**ACTION ITEM:**
Down to the last line, restate the records below word for word, dropping every image.

**EXTRACTED MATERIAL:**
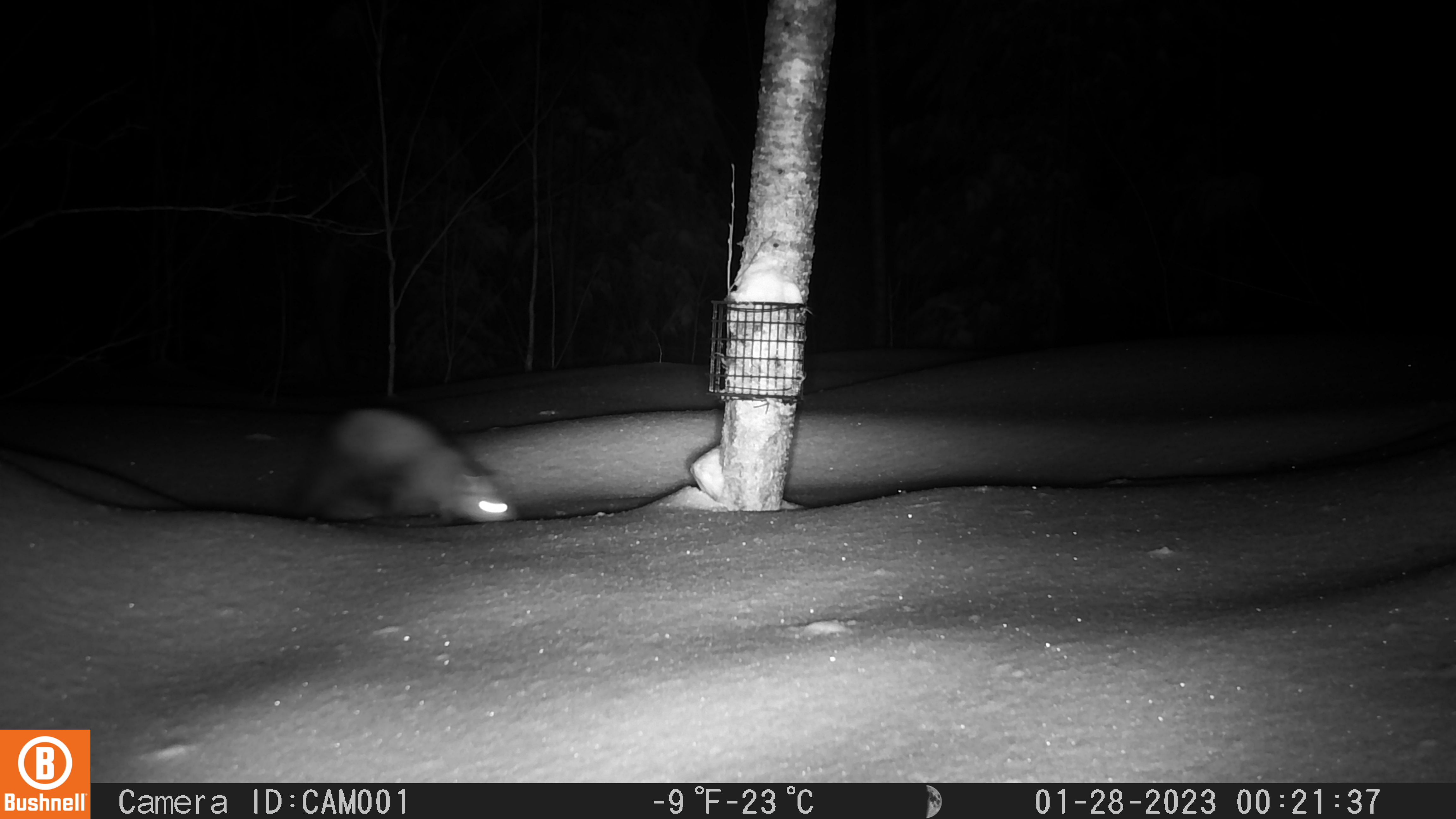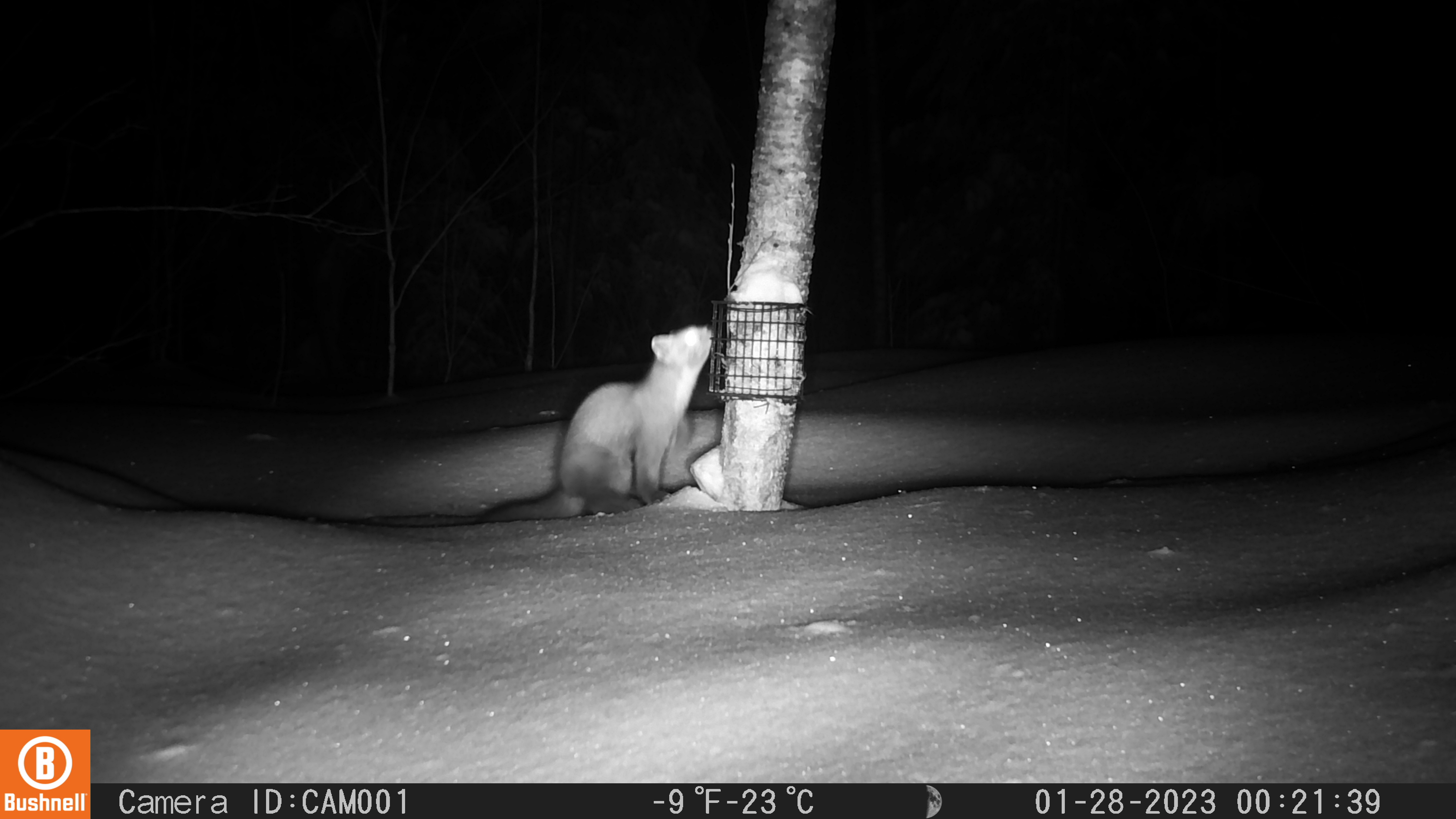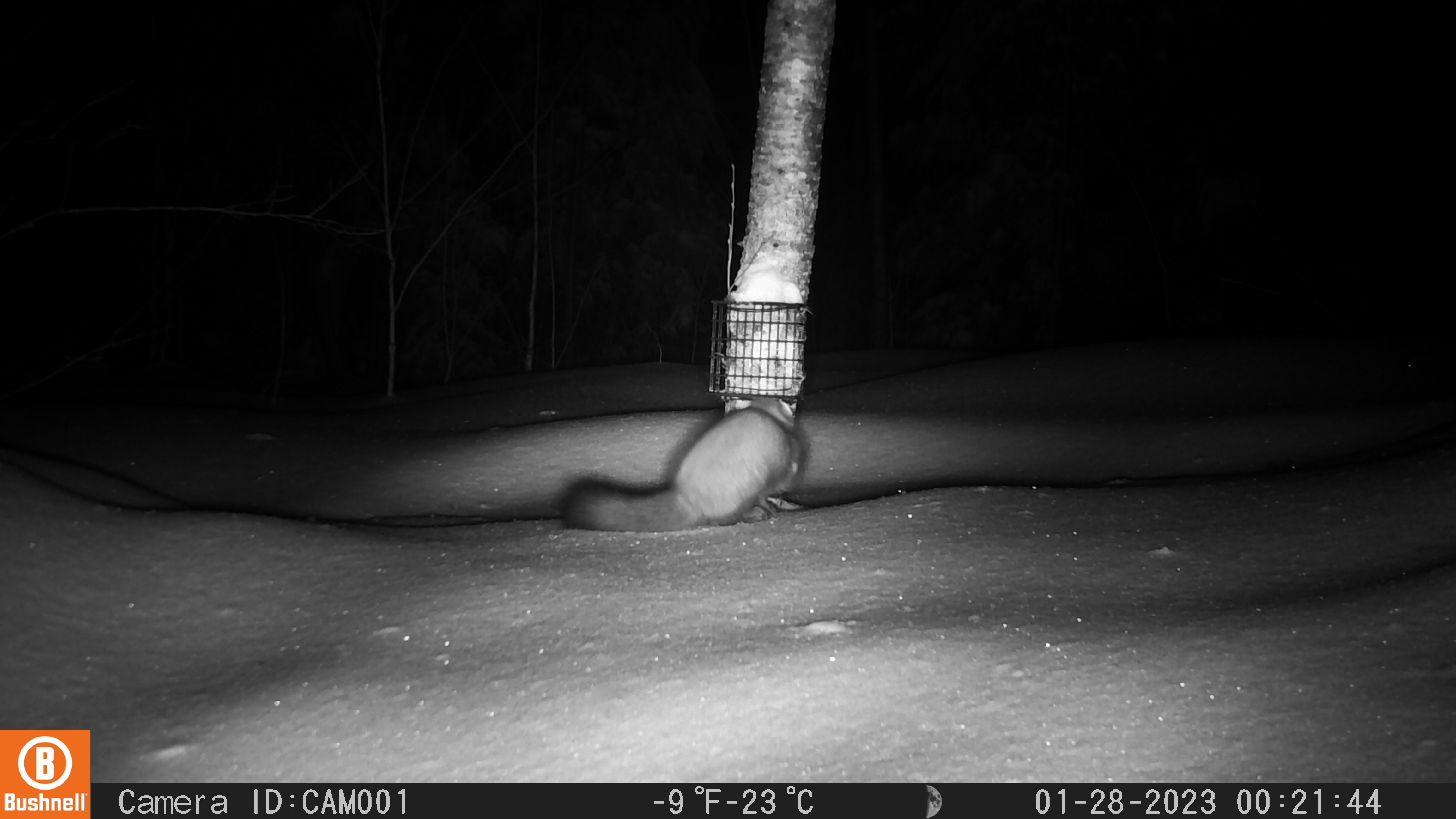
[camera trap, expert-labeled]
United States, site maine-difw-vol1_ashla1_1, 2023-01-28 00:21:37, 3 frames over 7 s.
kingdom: Animalia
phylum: Chordata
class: Mammalia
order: Carnivora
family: Mustelidae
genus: Martes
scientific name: Martes americana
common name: american marten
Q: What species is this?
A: American marten (Martes americana).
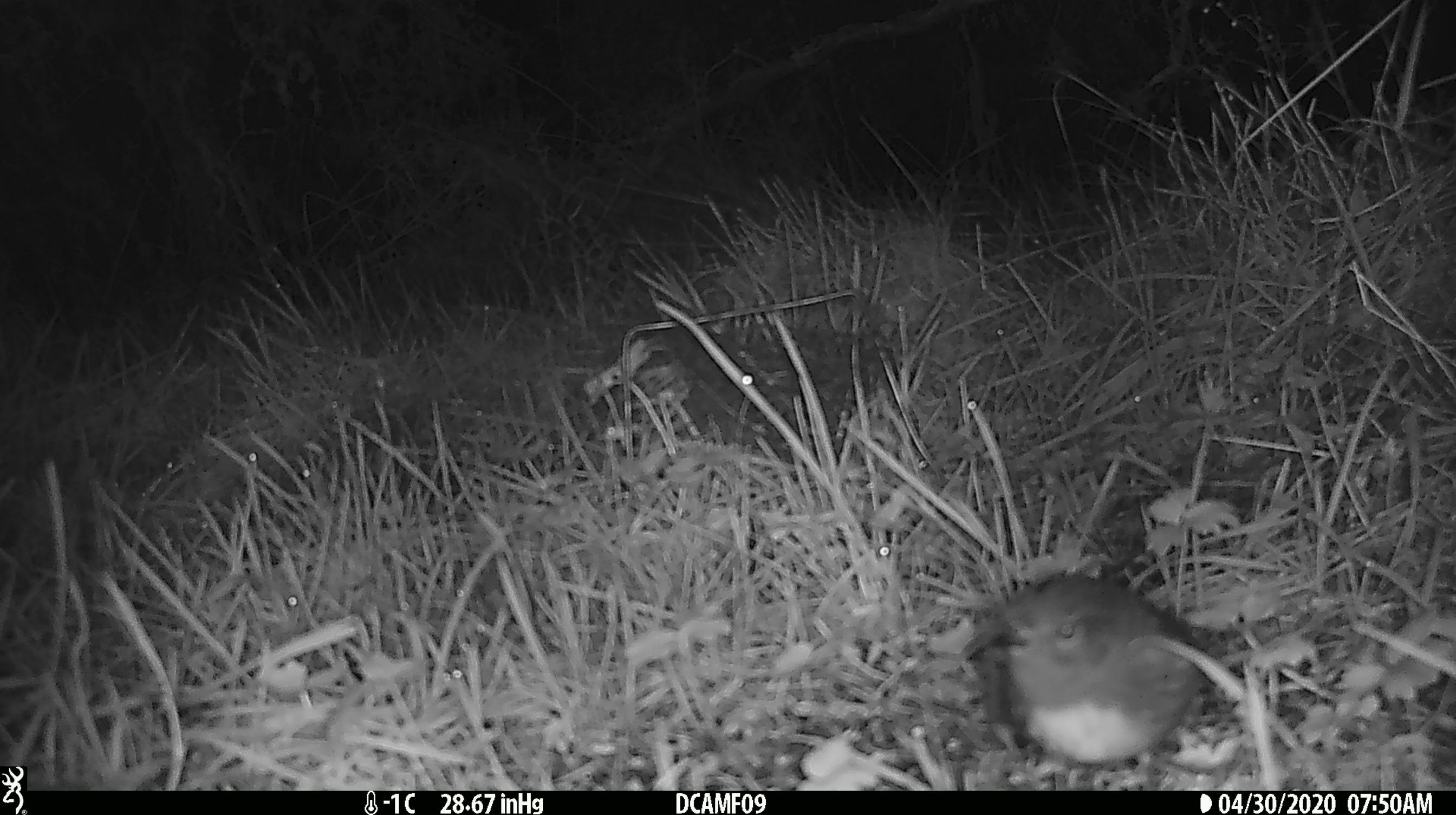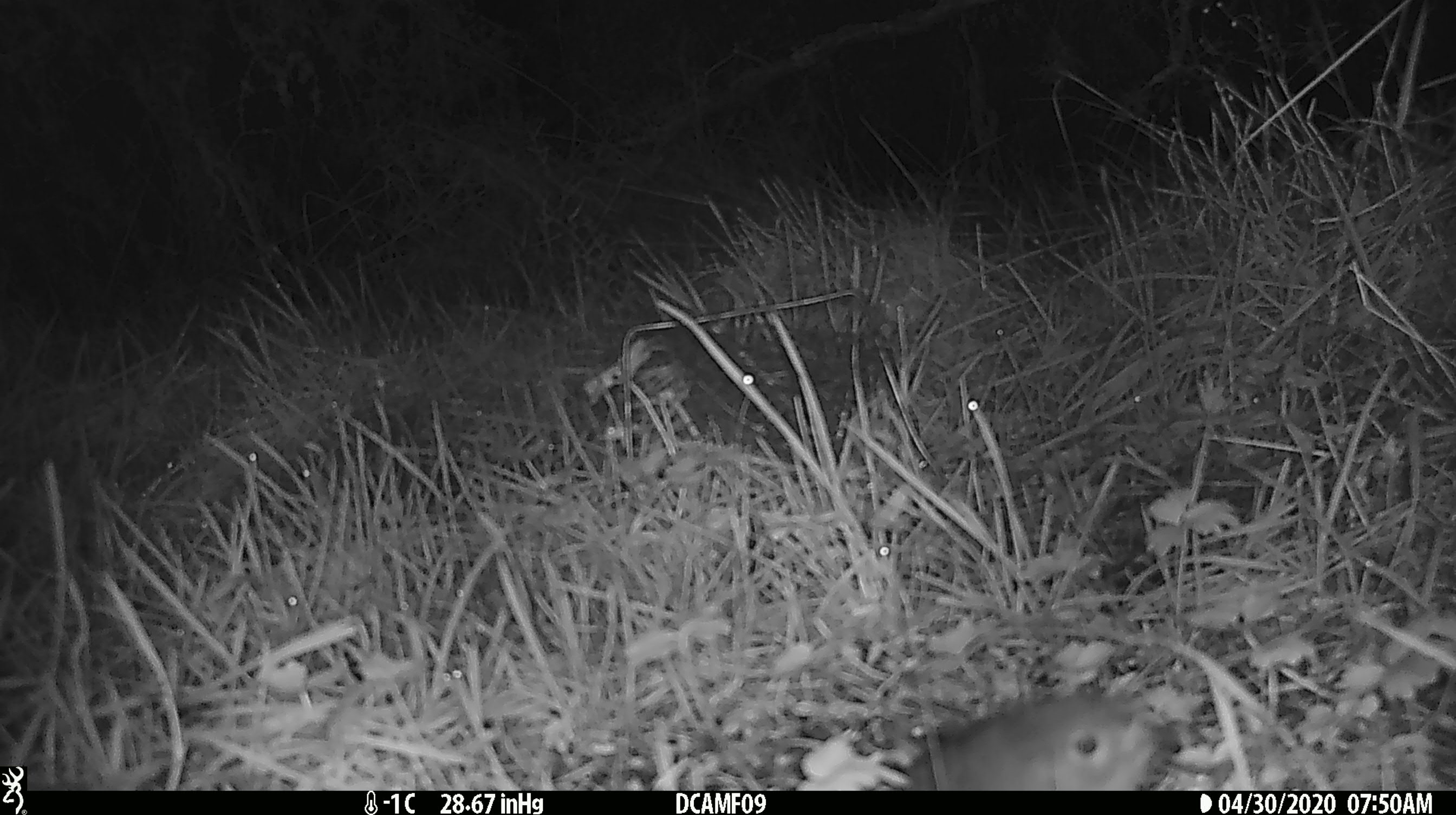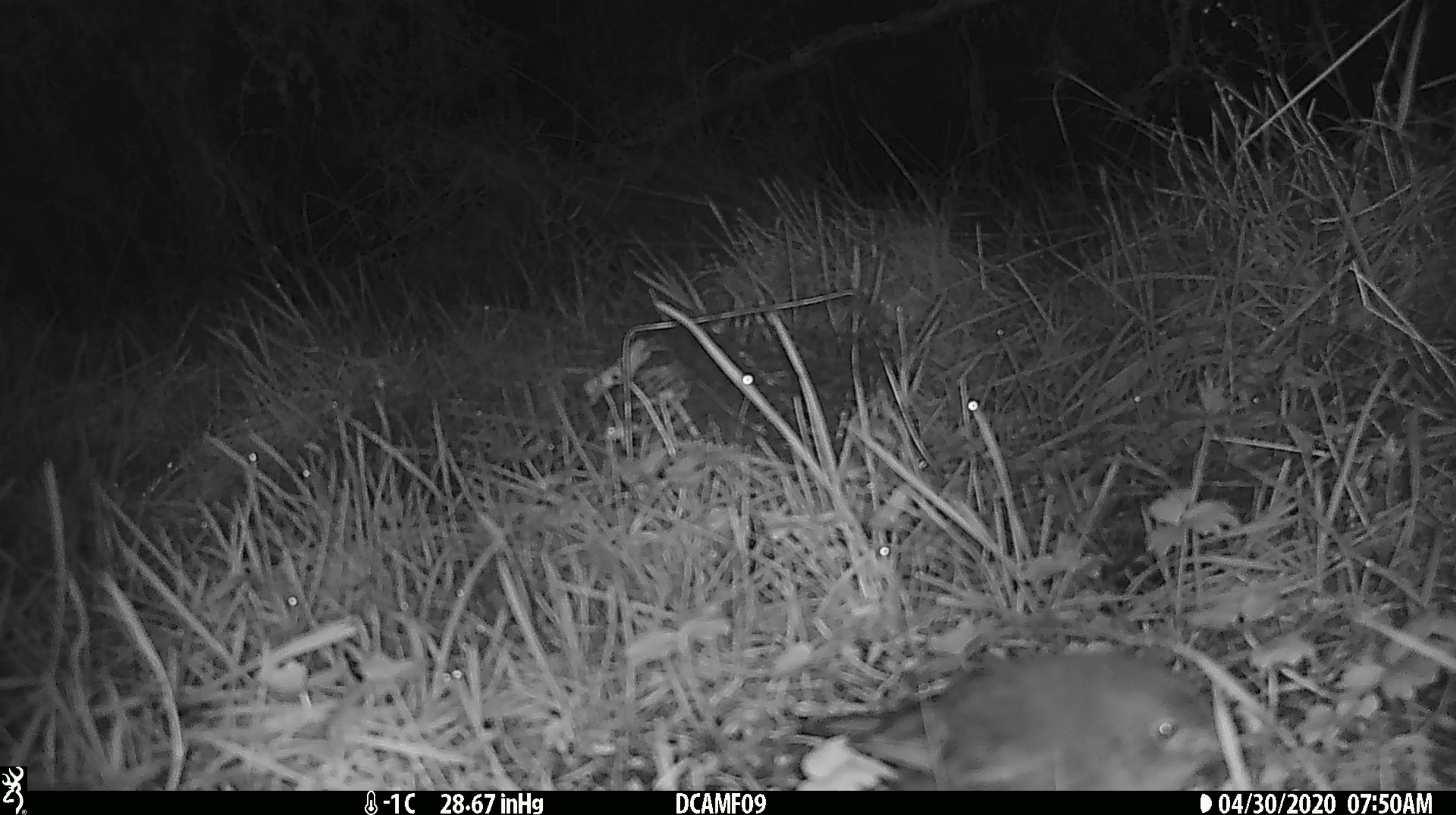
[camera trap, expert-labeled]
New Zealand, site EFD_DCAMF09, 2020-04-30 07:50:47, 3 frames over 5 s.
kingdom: Animalia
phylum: Chordata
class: Aves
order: Passeriformes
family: Petroicidae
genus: Petroica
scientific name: Petroica australis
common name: new zealand robin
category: robin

**TASK RESULT:**
[camera trap, expert-labeled]
United States, site maine-difw-vol1_ashla1_1, 2023-01-28 00:21:37, 3 frames over 7 s.
kingdom: Animalia
phylum: Chordata
class: Mammalia
order: Carnivora
family: Mustelidae
genus: Martes
scientific name: Martes americana
common name: american marten
Q: What species is this?
A: American marten (Martes americana).
[camera trap, expert-labeled]
New Zealand, site EFD_DCAMF09, 2020-04-30 07:50:47, 3 frames over 5 s.
kingdom: Animalia
phylum: Chordata
class: Aves
order: Passeriformes
family: Petroicidae
genus: Petroica
scientific name: Petroica australis
common name: new zealand robin
category: robin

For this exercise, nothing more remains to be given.